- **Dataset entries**
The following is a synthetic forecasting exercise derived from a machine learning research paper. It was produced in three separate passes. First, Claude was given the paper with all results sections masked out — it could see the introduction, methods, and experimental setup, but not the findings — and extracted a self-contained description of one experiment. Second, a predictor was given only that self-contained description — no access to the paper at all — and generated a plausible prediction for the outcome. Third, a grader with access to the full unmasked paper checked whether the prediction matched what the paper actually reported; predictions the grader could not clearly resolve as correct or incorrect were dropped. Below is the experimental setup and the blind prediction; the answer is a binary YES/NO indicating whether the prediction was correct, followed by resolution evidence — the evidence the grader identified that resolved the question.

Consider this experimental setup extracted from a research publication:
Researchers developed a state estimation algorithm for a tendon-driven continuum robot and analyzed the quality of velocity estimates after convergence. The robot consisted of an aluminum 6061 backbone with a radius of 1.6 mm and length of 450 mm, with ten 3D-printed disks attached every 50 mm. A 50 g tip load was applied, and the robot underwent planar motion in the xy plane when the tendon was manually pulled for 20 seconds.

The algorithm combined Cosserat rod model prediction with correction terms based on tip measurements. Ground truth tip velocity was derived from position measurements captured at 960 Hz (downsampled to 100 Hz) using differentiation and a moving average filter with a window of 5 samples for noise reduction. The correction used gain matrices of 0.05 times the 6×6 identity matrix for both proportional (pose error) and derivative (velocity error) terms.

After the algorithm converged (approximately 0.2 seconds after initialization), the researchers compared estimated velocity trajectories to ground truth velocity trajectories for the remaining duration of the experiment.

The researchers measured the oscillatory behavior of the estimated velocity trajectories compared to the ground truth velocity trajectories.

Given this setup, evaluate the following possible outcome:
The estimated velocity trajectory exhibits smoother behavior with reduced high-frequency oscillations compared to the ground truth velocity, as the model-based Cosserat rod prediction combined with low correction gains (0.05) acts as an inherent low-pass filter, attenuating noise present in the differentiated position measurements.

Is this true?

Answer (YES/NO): NO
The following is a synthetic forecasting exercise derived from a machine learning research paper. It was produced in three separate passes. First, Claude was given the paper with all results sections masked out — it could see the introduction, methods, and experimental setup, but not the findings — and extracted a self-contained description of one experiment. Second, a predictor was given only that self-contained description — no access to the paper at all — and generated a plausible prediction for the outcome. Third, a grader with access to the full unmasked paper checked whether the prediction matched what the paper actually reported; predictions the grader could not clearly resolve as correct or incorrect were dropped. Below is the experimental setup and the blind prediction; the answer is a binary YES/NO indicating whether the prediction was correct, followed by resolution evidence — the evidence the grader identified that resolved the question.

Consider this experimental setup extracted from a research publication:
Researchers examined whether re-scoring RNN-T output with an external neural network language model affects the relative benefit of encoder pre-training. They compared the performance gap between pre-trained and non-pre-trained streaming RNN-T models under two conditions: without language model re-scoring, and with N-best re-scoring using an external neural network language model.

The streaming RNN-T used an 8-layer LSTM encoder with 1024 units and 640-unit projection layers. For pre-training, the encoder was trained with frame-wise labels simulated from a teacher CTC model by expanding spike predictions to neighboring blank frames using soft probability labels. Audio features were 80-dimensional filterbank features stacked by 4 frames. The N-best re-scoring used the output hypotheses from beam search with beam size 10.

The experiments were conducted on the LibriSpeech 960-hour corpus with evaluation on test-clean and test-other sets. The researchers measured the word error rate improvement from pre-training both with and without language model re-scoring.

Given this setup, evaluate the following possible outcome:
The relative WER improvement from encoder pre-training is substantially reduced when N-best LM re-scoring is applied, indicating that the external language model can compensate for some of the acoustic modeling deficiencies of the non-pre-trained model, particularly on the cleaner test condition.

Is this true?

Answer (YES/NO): NO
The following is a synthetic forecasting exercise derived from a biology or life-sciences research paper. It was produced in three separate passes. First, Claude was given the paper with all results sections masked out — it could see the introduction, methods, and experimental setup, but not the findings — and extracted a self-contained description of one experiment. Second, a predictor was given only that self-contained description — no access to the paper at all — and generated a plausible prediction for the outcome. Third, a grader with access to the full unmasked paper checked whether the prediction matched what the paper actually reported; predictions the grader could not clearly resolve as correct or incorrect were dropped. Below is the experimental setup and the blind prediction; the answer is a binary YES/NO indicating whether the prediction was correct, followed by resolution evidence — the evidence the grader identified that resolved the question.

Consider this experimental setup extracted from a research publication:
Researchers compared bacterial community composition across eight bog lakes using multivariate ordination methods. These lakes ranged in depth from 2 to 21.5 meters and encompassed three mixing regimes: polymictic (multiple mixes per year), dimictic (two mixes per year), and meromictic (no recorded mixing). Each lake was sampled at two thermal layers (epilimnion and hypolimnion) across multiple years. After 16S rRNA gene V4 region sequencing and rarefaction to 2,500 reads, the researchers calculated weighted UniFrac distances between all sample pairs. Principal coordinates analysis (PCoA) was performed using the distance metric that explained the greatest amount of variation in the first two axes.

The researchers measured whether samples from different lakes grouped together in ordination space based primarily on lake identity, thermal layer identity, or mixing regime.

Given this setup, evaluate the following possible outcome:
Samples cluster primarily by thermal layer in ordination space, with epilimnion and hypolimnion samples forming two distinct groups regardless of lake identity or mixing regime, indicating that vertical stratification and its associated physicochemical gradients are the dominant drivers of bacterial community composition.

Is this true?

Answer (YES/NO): NO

- **TASK OBJECTIVE**
Retype each entry exactly.

- **ANSWER TO THIS PROBLEM**
The following is a synthetic forecasting exercise derived from a machine learning research paper. It was produced in three separate passes. First, Claude was given the paper with all results sections masked out — it could see the introduction, methods, and experimental setup, but not the findings — and extracted a self-contained description of one experiment. Second, a predictor was given only that self-contained description — no access to the paper at all — and generated a plausible prediction for the outcome. Third, a grader with access to the full unmasked paper checked whether the prediction matched what the paper actually reported; predictions the grader could not clearly resolve as correct or incorrect were dropped. Below is the experimental setup and the blind prediction; the answer is a binary YES/NO indicating whether the prediction was correct, followed by resolution evidence — the evidence the grader identified that resolved the question.

Consider this experimental setup extracted from a research publication:
Researchers developed a state estimation algorithm for a tendon-driven continuum robot and analyzed the quality of velocity estimates after convergence. The robot consisted of an aluminum 6061 backbone with a radius of 1.6 mm and length of 450 mm, with ten 3D-printed disks attached every 50 mm. A 50 g tip load was applied, and the robot underwent planar motion in the xy plane when the tendon was manually pulled for 20 seconds.

The algorithm combined Cosserat rod model prediction with correction terms based on tip measurements. Ground truth tip velocity was derived from position measurements captured at 960 Hz (downsampled to 100 Hz) using differentiation and a moving average filter with a window of 5 samples for noise reduction. The correction used gain matrices of 0.05 times the 6×6 identity matrix for both proportional (pose error) and derivative (velocity error) terms.

After the algorithm converged (approximately 0.2 seconds after initialization), the researchers compared estimated velocity trajectories to ground truth velocity trajectories for the remaining duration of the experiment.

The researchers measured the oscillatory behavior of the estimated velocity trajectories compared to the ground truth velocity trajectories.

Given this setup, evaluate the following possible outcome:
The estimated velocity trajectory exhibits smoother behavior with reduced high-frequency oscillations compared to the ground truth velocity, as the model-based Cosserat rod prediction combined with low correction gains (0.05) acts as an inherent low-pass filter, attenuating noise present in the differentiated position measurements.

Is this true?

Answer (YES/NO): NO
The following is a synthetic forecasting exercise derived from a machine learning research paper. It was produced in three separate passes. First, Claude was given the paper with all results sections masked out — it could see the introduction, methods, and experimental setup, but not the findings — and extracted a self-contained description of one experiment. Second, a predictor was given only that self-contained description — no access to the paper at all — and generated a plausible prediction for the outcome. Third, a grader with access to the full unmasked paper checked whether the prediction matched what the paper actually reported; predictions the grader could not clearly resolve as correct or incorrect were dropped. Below is the experimental setup and the blind prediction; the answer is a binary YES/NO indicating whether the prediction was correct, followed by resolution evidence — the evidence the grader identified that resolved the question.

Consider this experimental setup extracted from a research publication:
Researchers examined whether re-scoring RNN-T output with an external neural network language model affects the relative benefit of encoder pre-training. They compared the performance gap between pre-trained and non-pre-trained streaming RNN-T models under two conditions: without language model re-scoring, and with N-best re-scoring using an external neural network language model.

The streaming RNN-T used an 8-layer LSTM encoder with 1024 units and 640-unit projection layers. For pre-training, the encoder was trained with frame-wise labels simulated from a teacher CTC model by expanding spike predictions to neighboring blank frames using soft probability labels. Audio features were 80-dimensional filterbank features stacked by 4 frames. The N-best re-scoring used the output hypotheses from beam search with beam size 10.

The experiments were conducted on the LibriSpeech 960-hour corpus with evaluation on test-clean and test-other sets. The researchers measured the word error rate improvement from pre-training both with and without language model re-scoring.

Given this setup, evaluate the following possible outcome:
The relative WER improvement from encoder pre-training is substantially reduced when N-best LM re-scoring is applied, indicating that the external language model can compensate for some of the acoustic modeling deficiencies of the non-pre-trained model, particularly on the cleaner test condition.

Is this true?

Answer (YES/NO): NO
The following is a synthetic forecasting exercise derived from a biology or life-sciences research paper. It was produced in three separate passes. First, Claude was given the paper with all results sections masked out — it could see the introduction, methods, and experimental setup, but not the findings — and extracted a self-contained description of one experiment. Second, a predictor was given only that self-contained description — no access to the paper at all — and generated a plausible prediction for the outcome. Third, a grader with access to the full unmasked paper checked whether the prediction matched what the paper actually reported; predictions the grader could not clearly resolve as correct or incorrect were dropped. Below is the experimental setup and the blind prediction; the answer is a binary YES/NO indicating whether the prediction was correct, followed by resolution evidence — the evidence the grader identified that resolved the question.

Consider this experimental setup extracted from a research publication:
Researchers compared bacterial community composition across eight bog lakes using multivariate ordination methods. These lakes ranged in depth from 2 to 21.5 meters and encompassed three mixing regimes: polymictic (multiple mixes per year), dimictic (two mixes per year), and meromictic (no recorded mixing). Each lake was sampled at two thermal layers (epilimnion and hypolimnion) across multiple years. After 16S rRNA gene V4 region sequencing and rarefaction to 2,500 reads, the researchers calculated weighted UniFrac distances between all sample pairs. Principal coordinates analysis (PCoA) was performed using the distance metric that explained the greatest amount of variation in the first two axes.

The researchers measured whether samples from different lakes grouped together in ordination space based primarily on lake identity, thermal layer identity, or mixing regime.

Given this setup, evaluate the following possible outcome:
Samples cluster primarily by thermal layer in ordination space, with epilimnion and hypolimnion samples forming two distinct groups regardless of lake identity or mixing regime, indicating that vertical stratification and its associated physicochemical gradients are the dominant drivers of bacterial community composition.

Is this true?

Answer (YES/NO): NO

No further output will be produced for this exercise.